Hypoglycemia sets off the “fight-or-flight” crisis response. During fight-or-flight, your body over rides non-emergency systems and directs adrenolin to your bloodstream. Any sugar still in your liver is used as fuel (glucose) and this rapidly raises your sugar levels back to normal. (If your liver is exhausted and cannot drive sugar, your system will rip it from your muscle tissues and kill those cells.) Once the sugar amounts return to normal, the fight-or-flight stress response stops and normalcy eventually returns.
Low blood sugar is not a disease on its own; it is more accurately a response to the 4 problems of all imbalances (trauma, toxins, stress and deficiency). Hypoglycemia is a key trigger for a host of symptoms. Discover the cause and low blood sugar can typically be resolved.
Numerous supplements can help, particularly those that focus on addressing nutrient deficiencies, detoxifying, easing emotional distress and repairing tissue hurt by injury.
There are 4 triggers that createdisease: trauma (injury), toxins, diet and stress. Other problems can lead to Hypoglycemia too. For example, dehydration, not enough sleep and poor diet can develop a problem with blood sugar metabolic process. Because individuals low in Vitamin D quickly become hypoglycemic, and since Vitamin D is associated with healthy sun exposure, a lack of sun exposure can cause low blood sugar.
Poisons such as lead and mercury can trigger low blood sugar and so can allergies- which can be frequently mixed up with low blood sugar.

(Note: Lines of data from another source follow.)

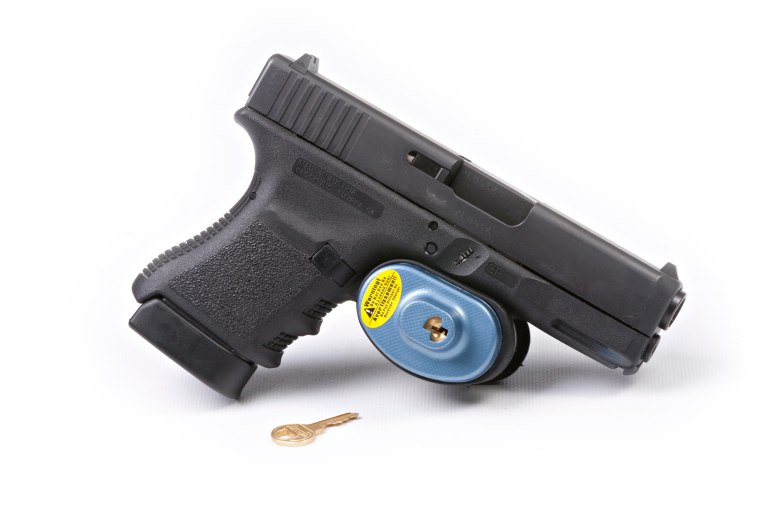 Glock pistol handgun with trigger lock installed isolated on white background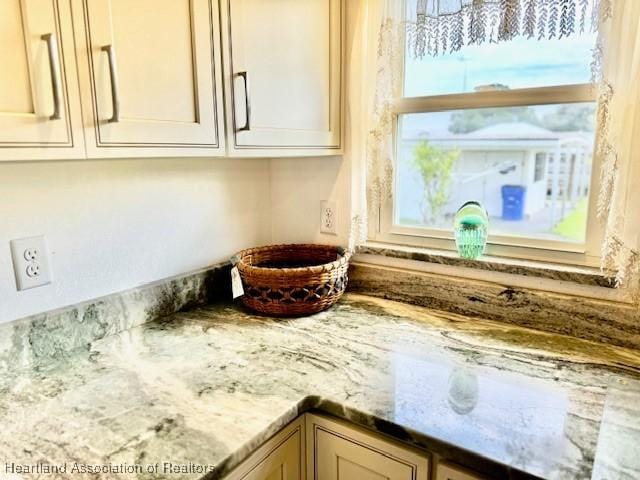 interior details with light stone counters and cream cabinets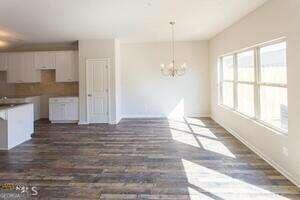 unfurnished dining area with a chandelier and dark wood-type flooring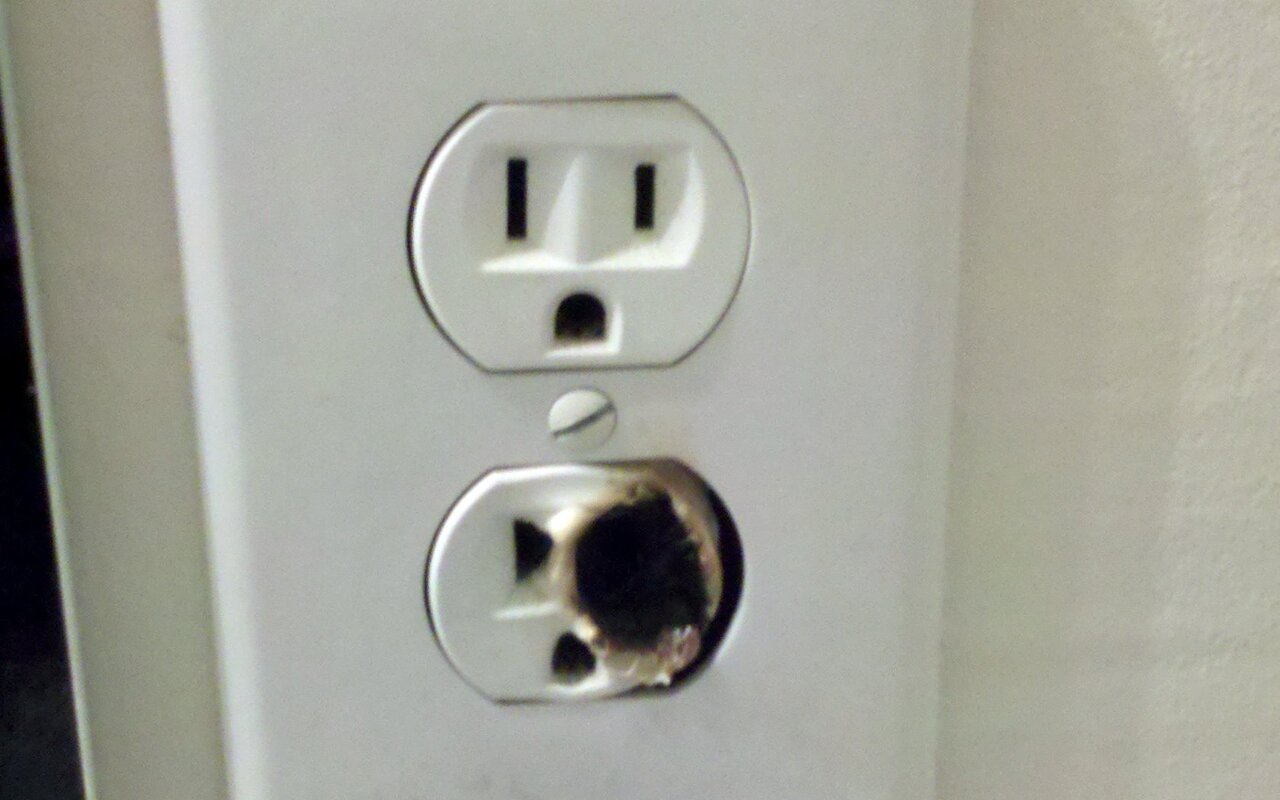 Prise électrique murale noircie par une surchauffe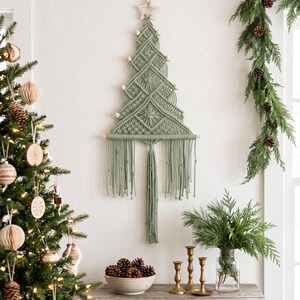May include: A sage green macrame wall hanging shaped like a Christmas tree, featuring intricate knotted patterns, light wooden beads along the edges, a wooden star at the top, and a long fringe at the bottom suspended from a wooden dowel.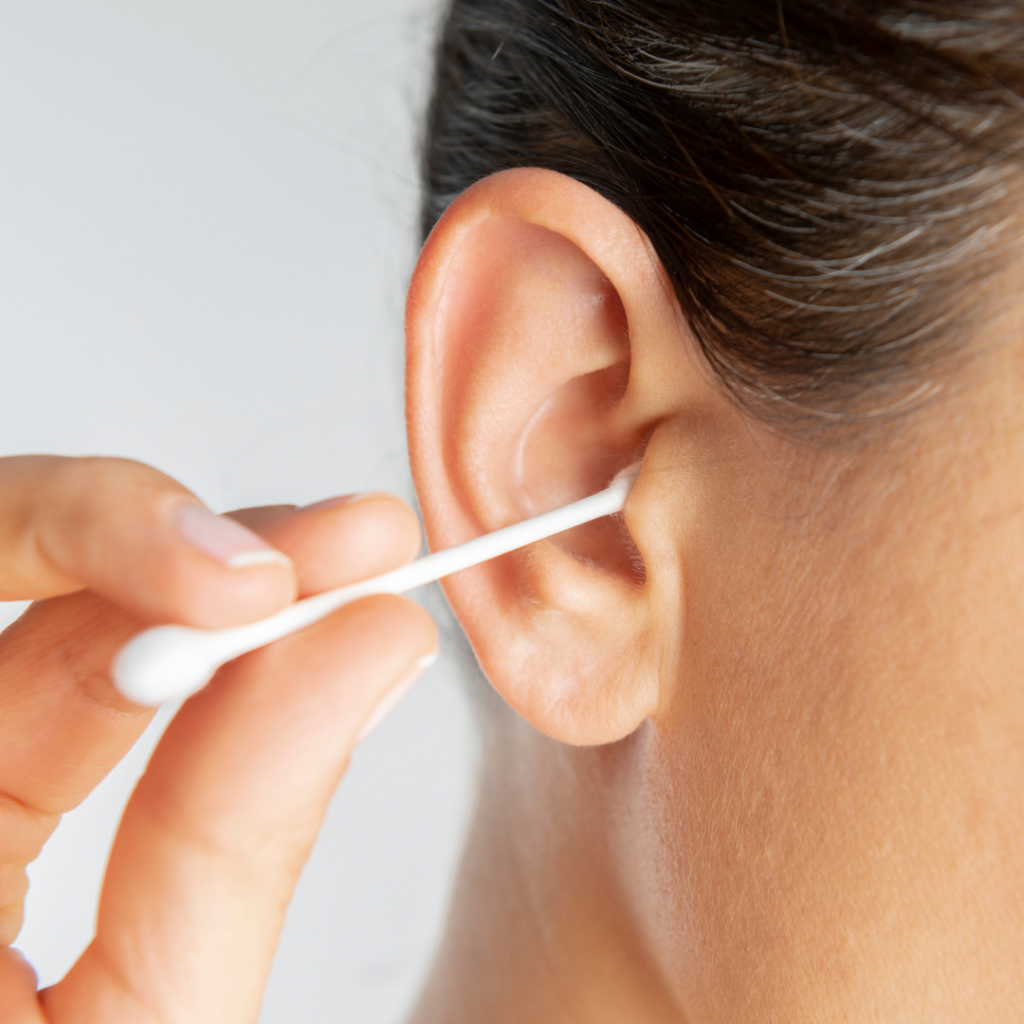 A person cleaning their ear with a cotton swab, close-up on the ear and swab with a blurred background.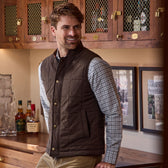 Man in a Tom Beckbe Culver Oxford Shirt stands by a wooden bar with bottles and framed pictures.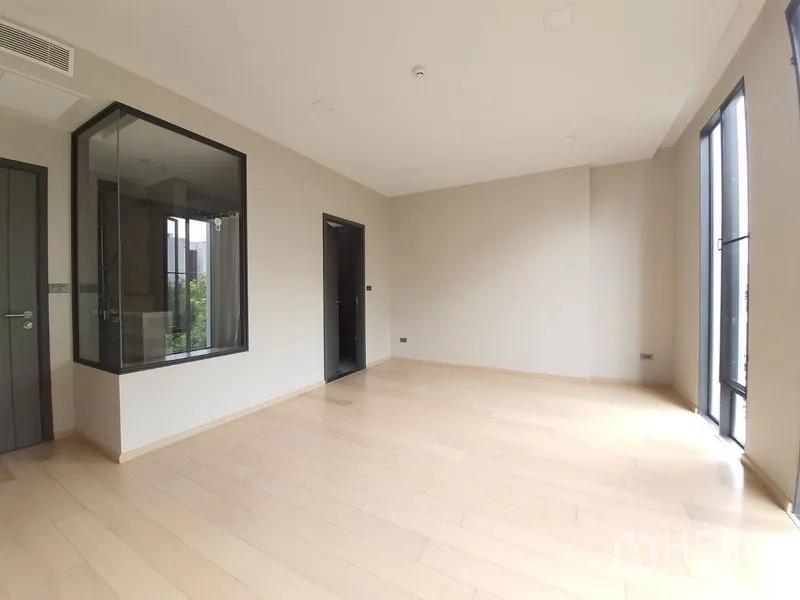 Condominium for sale in Huai Khwang, Bangkok - Master bedroom with glass-walled ensuite, pale wood flooring and tall windows.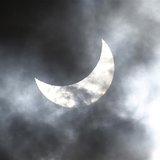 Clouds obscure the moon passing in front of the sun as it approaches a full solar eclipse in the northern Australian city of Cairns November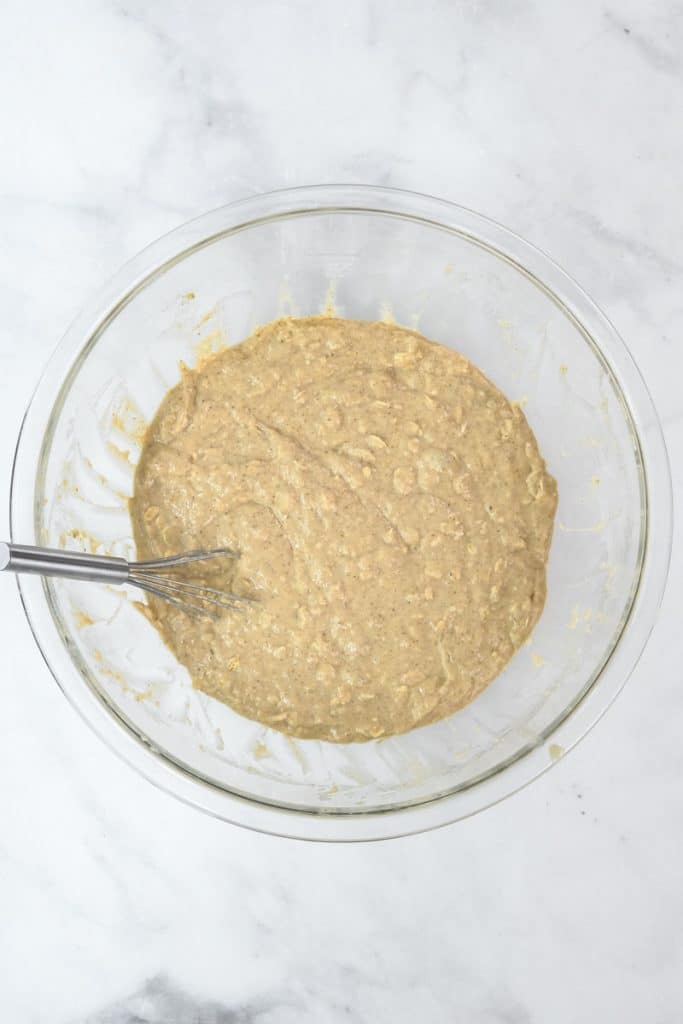 a wet batter after mixing in dry ingredients in a glass bowl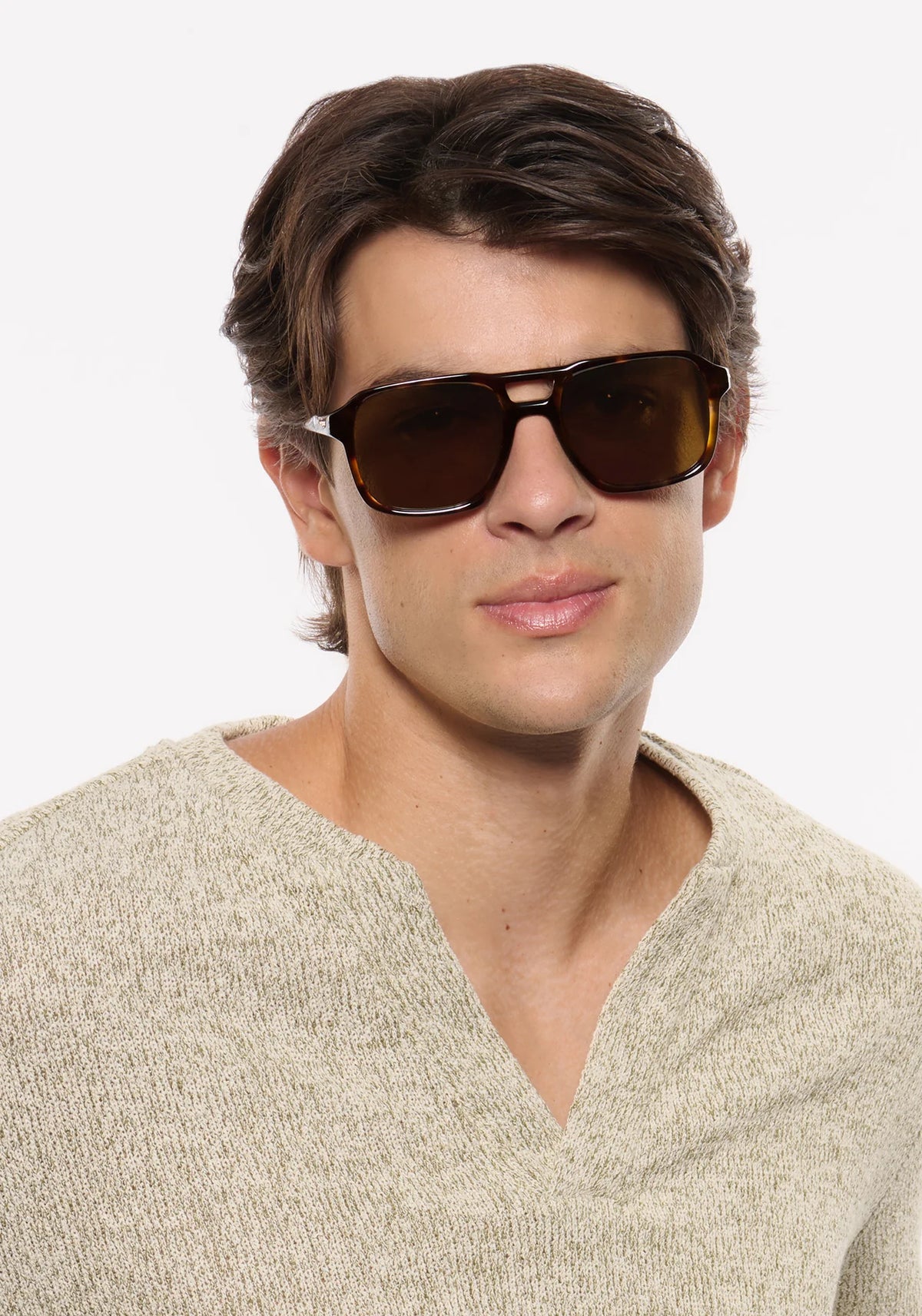 A man wearing dark brown aviator-style sunglasses with a square frame and a beige knit sweater, photographed against a clean white background.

Even traumas can lead to low blood sugar as your system prompts inflammation in the repair process. Even slight injuries caused by an inactive lifestyle causes chronic blood sugar swings. Exercising – especially in morning or evening sunlight – can trigger Vitamin D and normalize our blood sugar.
There are so many aspects that are critical to our health and so many ways that we can help to make ourselves healthier.Getting out out in the early morning or evening sunshine and making exercise a component of our life are important. We also require sufficient nutrition and a healthy intake of antioxidant rich foods and nutrients to support our own production of antioxidants like CoQ10 and glutathione.